Author: Michael Langguth (m.langguth_at_fz-juelich.de, JSC)
Contributors: In scope of the MAELSTROM project, Bing Gong and Yan Ji contributed to the code base.

Jülich Supercomputing Centre (JSC)
Forschungszentrum Jülich
Wilhelm-Johnen-Str.
52425 Jülich
Germany

Software requirements

All scripts are written in Python and have been tested with Python 3.9.6. Newer Python versions are possible, but may require adaptions/updates of the following Python package versions:

  • Tensorflow 2.6.0 (GPU-support recommended)
  • numpy/1.21.3
  • pandas/1.3.4
  • xarray/0.20.1
  • dask/2021.9.1
  • netCDF4/1.5.7
  • cdo/1.6.0
  • pyproj/3.3.0
  • matplotlib/3.4.3 (for Jupyter Notebook only)
  • cartopy/0.20.0 (for Jupyter Notebook only)
  • skimage/0.18.3 (for Jupyter Notebook only)

It's recommended to provide these Python package in a virtual environment.

Note that these Python packages have further dependencies. In particular, netCDF4 requires the HDF5 C and the netCDF C library, see here for more details. CDO furthermore requires PROJ (also required by the pyproj Python-package), ecCodes and further external libraries, see here. Finally, NCO must also be available.
A list of external library versions that are known to work includes:

  • NetCDF/4.8.1
  • hdf5/1.12.1
  • CDO/2.0.2
  • ecCodes/2.22.1
  • proj/8.1.0
  • NCO/5.0.3

On the Juelich HPC-systems, the virtual environment can be conveniently created with the script env_setup/create_env.sh.

> cd env_setup
> source create_env.sh <virtual_env_name>

This script will load all modules listed in env_setup/modules_jsc.sh, minimizing the demand for custom installation of software.
On other HPC-systems (such as LUMI), the scripts may be adapted according to the available software module stack.

Run (operational) inference on trained models

Two trained WGANs for downscaling NOx and ozone are provided in this reporsitory. The models are saved in the trained_models/destine_final.
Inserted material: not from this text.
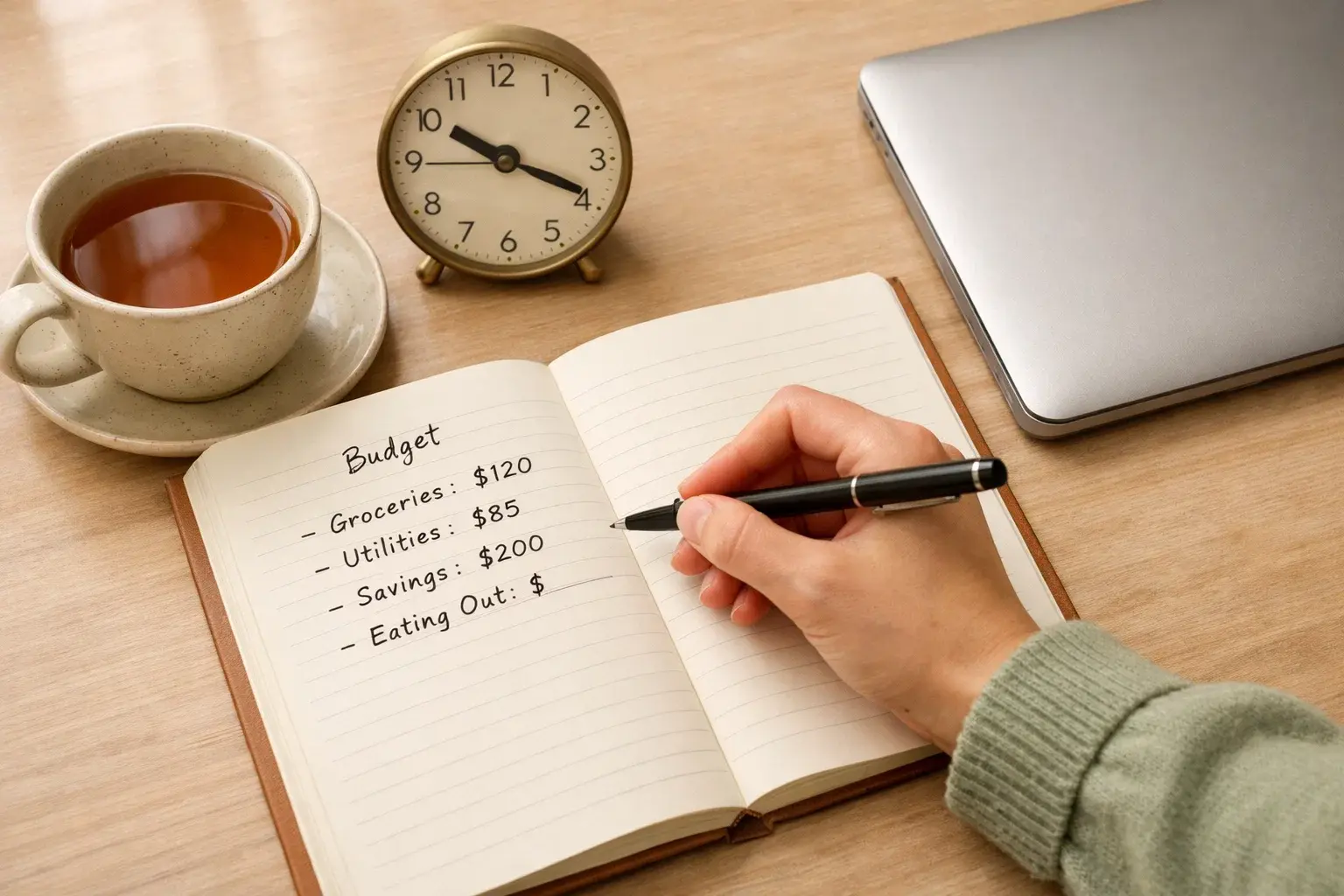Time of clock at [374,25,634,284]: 10:19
Albeit the accuracy of these downscaling models has not reached a satisfactory level, a script for operational deployment for demonstration purposes is made available.
Inference on the trained models can be run by the script main_scripts/main_inference.py. This is called by:

> cd main_scripts
> python main_inference.py [-h] [--data_base_directory/-data_base_dir PATH_TO_DATA] [--output_base_directory/-output_base_dir PATH_TO_OUTPUT] [--model_base_directory/-model_base_dir MODEL_DIR] [--initialization_time/-init_time INIT_TIME] [--target_variable/-target_var TARGET_VAR] [--grid_resoultion/-grid_res GRID_RES] [--time_steps/-time_steps TIME_STEPS] [--with_gu/-gpu] 
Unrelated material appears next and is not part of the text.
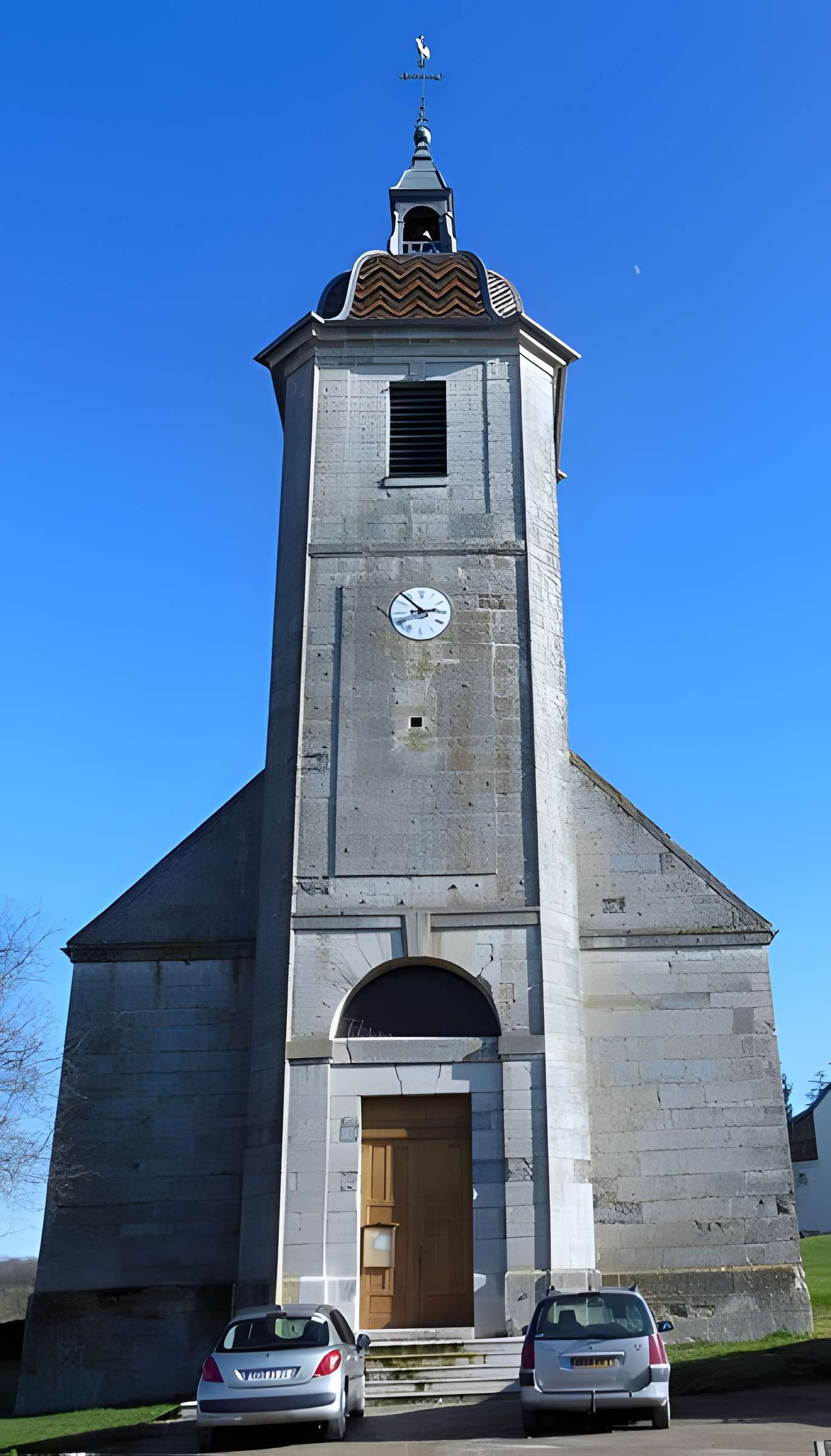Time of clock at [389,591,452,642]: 2:53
The arguments denote the following:

short long default help
-h --help shows this help message and exit
-data_base_dir --data_base_directory None Top-level under which EURAD-IM simulations are stored (in sub-directories).
-output_base_dir --output_base_directory None Directory where netCDF-file with downscaling results will be saved.
-model_base_dir --model_base_directory ../trained_models/destine_final Base directory where trained models are saved.
-init_time --initialization_time None Initialization time of EURAD-IM simualtion that will be downscaled.
-grid_res --grid_resoultion 3 Grid resolution/spacing of the EURAD-IM data to downscale (options: [3, 5])
-target_var --target_variable NOx Name of the target variable to downscale (options: ["NOx", "O3"])
-time_steps --time_steps 2/25 Time steps of the EURAD-IM data to be used for downscaling.
-gpu --with_gpu Flag to run inference on GPU.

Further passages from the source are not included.